No lighting controls in my office?
If your office is older or doesn’t have occupancy sensors or networked lighting systems installed, the great news is that the technology for installing lighting controls is easier to integrate today than ever. In retrofits, our lighting-design team often uses wireless sensors to avoid having to punch holes in the walls or access existing wiring infrastructure. Many of these wireless lighting systems are already enabled with IoT-capable technology. Stantec has completed a number of office, laboratory, and airport terminal projects that leverage wireless sensor systems to enable everything from wayfinding and asset tracking to enhancing user experiences.
Another newer technology—power-over-ethernet (PoE) lighting—can further facilitate ease of installation and provide the capabilities of IoT-based systems. Instead of line voltage cabling, which needs to be permitted and installed by a licensed electrical contractor, anyone can install these type of lighting fixtures and controls so the data is shared through an ethernet cable—the same type of cable you’d use to plug in your computer. It’s all low voltage, which makes for simpler and faster installation, and provides greater bandwidth. The possibilities for this technology are endless. Right now, Stantec’s technology and lighting teams are working on designing one of the largest PoE lighting projects in the country for a 3.5-million-square-foot campus redevelopment project in the Seattle area.
If you’re in a space that’s been built in the last five years, you probably have some sort of automated lighting controls in your building.
Tracking and analyzing lighting IoT data
The smartest thing you can do right now is ensure you have a technology team on board as you’re contemplating any improvements or design changes to your office. Historically in design projects, technology integration has been an afterthought. But that’s rapidly changing with the growing role of technology in our work and lives.
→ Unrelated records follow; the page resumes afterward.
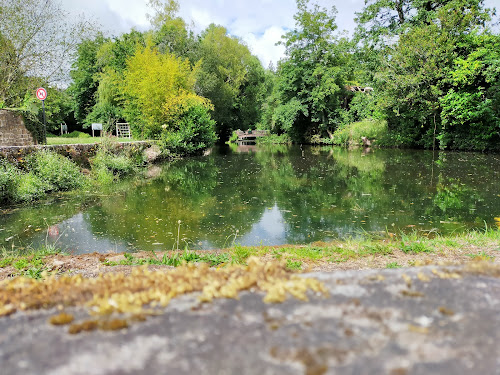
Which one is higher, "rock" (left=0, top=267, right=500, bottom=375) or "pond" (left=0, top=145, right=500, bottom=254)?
"rock" (left=0, top=267, right=500, bottom=375)

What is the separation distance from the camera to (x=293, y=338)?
84 cm

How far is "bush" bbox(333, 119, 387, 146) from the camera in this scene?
1121 inches

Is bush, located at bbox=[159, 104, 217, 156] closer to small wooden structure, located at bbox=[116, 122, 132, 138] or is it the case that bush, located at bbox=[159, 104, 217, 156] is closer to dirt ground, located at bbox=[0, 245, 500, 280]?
small wooden structure, located at bbox=[116, 122, 132, 138]

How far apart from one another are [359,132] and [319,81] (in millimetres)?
7571

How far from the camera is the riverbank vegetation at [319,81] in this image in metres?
19.3

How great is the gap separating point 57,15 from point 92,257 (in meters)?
17.3

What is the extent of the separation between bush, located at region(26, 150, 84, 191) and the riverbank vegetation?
4.50 meters

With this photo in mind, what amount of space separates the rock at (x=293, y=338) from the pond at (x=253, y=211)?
14.9 ft

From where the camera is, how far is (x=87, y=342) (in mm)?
842

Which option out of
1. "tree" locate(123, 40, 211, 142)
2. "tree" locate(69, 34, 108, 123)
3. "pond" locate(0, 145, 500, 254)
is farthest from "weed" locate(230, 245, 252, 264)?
"tree" locate(69, 34, 108, 123)

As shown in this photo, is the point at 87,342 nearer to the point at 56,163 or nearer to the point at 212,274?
the point at 212,274

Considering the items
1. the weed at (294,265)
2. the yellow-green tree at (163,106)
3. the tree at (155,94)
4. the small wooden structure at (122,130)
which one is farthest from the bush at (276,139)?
the weed at (294,265)

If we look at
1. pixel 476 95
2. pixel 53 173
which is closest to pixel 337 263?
pixel 53 173

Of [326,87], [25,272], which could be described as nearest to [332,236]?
[25,272]
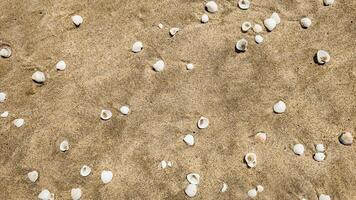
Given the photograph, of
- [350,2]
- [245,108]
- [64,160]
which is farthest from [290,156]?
[64,160]

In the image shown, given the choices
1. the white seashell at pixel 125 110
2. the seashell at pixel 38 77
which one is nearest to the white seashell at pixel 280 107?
the white seashell at pixel 125 110

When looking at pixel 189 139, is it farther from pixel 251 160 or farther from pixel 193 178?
pixel 251 160

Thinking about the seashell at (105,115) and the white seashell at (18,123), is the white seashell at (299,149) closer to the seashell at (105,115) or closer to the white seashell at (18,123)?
the seashell at (105,115)

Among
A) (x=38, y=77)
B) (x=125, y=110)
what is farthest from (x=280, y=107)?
(x=38, y=77)

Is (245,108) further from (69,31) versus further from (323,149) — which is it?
(69,31)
Workplace environments now require an investment in technology with the mindset that systems will change and need to be updated more frequently.This results in more flexible architectural and technology designs, knowing that upgrades will be required more often.
In order to get the most out of your lighting IoT and to tailor the platform for your needs, you’ll require some technological expertise in the room. Whether this team is part of your design partner’s offerings or you have your own technology integration person on staff, it’s incredibly helpful to have someone to help you tie everything together and understand your full suite of capabilities.
The success of our return to the office will be determined by a number of factors, not the least of which is the effort companies put into understanding how their space is used now and the actions they must take to protect their employees. When leveraged properly, your lighting IoT can be an important tool to help you build a smart reentry strategy and provide valuable information about your workplace for the future.